WORK REQUIRED: Print the lines of the records below that start at the line containing "Which is closest to the" and run through the end of the records, copying each one exactly.

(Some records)
────────────────────────────────────────

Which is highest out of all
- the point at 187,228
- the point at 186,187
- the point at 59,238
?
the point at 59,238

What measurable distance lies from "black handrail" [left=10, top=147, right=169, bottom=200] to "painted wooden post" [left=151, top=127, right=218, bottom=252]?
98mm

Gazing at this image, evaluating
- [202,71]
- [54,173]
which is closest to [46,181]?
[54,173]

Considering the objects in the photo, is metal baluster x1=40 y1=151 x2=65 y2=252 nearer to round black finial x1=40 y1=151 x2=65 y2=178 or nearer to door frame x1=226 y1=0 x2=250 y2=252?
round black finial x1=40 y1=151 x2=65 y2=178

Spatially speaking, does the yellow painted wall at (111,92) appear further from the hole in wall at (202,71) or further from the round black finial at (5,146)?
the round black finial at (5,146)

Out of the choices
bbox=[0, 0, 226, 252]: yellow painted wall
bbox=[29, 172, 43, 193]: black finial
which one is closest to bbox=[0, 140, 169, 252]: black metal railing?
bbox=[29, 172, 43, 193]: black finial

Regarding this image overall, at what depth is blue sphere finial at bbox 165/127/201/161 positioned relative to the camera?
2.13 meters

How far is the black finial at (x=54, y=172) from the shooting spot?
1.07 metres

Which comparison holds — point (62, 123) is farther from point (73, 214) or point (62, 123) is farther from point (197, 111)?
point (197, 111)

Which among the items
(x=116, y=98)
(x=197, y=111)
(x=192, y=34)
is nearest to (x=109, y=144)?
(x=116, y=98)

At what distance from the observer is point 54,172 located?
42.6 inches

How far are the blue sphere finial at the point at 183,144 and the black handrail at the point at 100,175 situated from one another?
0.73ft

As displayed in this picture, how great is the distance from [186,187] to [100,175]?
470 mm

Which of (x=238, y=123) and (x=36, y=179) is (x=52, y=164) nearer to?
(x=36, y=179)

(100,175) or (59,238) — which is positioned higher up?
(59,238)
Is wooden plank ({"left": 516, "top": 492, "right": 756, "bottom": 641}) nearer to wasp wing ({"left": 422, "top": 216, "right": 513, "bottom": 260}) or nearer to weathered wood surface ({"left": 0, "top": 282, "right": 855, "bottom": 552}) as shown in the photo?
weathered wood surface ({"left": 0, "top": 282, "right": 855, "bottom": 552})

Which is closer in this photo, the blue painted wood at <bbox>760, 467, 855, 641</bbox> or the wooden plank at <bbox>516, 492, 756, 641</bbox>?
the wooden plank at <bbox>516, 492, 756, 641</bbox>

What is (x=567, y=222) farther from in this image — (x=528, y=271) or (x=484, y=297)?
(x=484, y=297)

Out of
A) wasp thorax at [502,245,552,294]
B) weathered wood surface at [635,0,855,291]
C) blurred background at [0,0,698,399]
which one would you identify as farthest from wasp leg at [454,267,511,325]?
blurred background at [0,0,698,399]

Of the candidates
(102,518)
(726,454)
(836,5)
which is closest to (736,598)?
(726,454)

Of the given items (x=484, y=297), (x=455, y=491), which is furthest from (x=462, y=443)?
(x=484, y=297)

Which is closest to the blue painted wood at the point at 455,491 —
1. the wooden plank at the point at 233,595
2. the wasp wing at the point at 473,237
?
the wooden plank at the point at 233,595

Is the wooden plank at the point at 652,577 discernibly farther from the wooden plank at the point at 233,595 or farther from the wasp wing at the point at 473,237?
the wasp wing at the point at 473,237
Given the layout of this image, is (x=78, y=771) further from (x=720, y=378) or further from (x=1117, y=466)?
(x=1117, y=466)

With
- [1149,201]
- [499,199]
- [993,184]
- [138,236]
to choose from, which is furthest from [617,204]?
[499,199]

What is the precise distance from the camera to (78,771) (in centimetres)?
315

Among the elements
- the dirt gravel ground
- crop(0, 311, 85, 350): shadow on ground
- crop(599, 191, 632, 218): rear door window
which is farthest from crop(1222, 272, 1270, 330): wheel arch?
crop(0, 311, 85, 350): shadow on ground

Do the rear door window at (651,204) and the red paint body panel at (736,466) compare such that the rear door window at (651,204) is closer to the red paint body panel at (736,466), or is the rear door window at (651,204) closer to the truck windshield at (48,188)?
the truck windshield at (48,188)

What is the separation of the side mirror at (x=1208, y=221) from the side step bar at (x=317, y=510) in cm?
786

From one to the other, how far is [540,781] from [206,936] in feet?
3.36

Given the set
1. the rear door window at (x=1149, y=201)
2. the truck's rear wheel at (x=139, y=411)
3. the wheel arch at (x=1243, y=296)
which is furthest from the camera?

────────────────────────────────────────

RESULT:
Which is closest to the blue painted wood at the point at 455,491 —
1. the wooden plank at the point at 233,595
2. the wasp wing at the point at 473,237
?
the wooden plank at the point at 233,595

Is the wooden plank at the point at 652,577 discernibly farther from the wooden plank at the point at 233,595 or farther from the wasp wing at the point at 473,237?
the wasp wing at the point at 473,237
Given the layout of this image, is (x=78, y=771) further from (x=720, y=378) or further from (x=1117, y=466)?
(x=1117, y=466)

With
- [1149,201]
- [499,199]
- [993,184]
- [138,236]
to choose from, which is furthest from [617,204]?
[499,199]

What is the precise distance from the camera to (78,771) (in centimetres)?
315

Among the elements
- the dirt gravel ground
- crop(0, 311, 85, 350): shadow on ground
- crop(599, 191, 632, 218): rear door window
which is farthest from crop(1222, 272, 1270, 330): wheel arch?
crop(0, 311, 85, 350): shadow on ground

Do the rear door window at (651,204) and the red paint body panel at (736,466) compare such that the rear door window at (651,204) is closer to the red paint body panel at (736,466), or is the rear door window at (651,204) closer to the truck windshield at (48,188)?
the truck windshield at (48,188)

What is the separation of the side mirror at (x=1208, y=221) from the side step bar at (x=317, y=510) in cm?
786

From one to the other, how far is [540,781] from [206,936] in feet?
3.36

Given the set
1. the rear door window at (x=1149, y=201)
2. the truck's rear wheel at (x=139, y=411)
3. the wheel arch at (x=1243, y=296)
which is furthest from the camera?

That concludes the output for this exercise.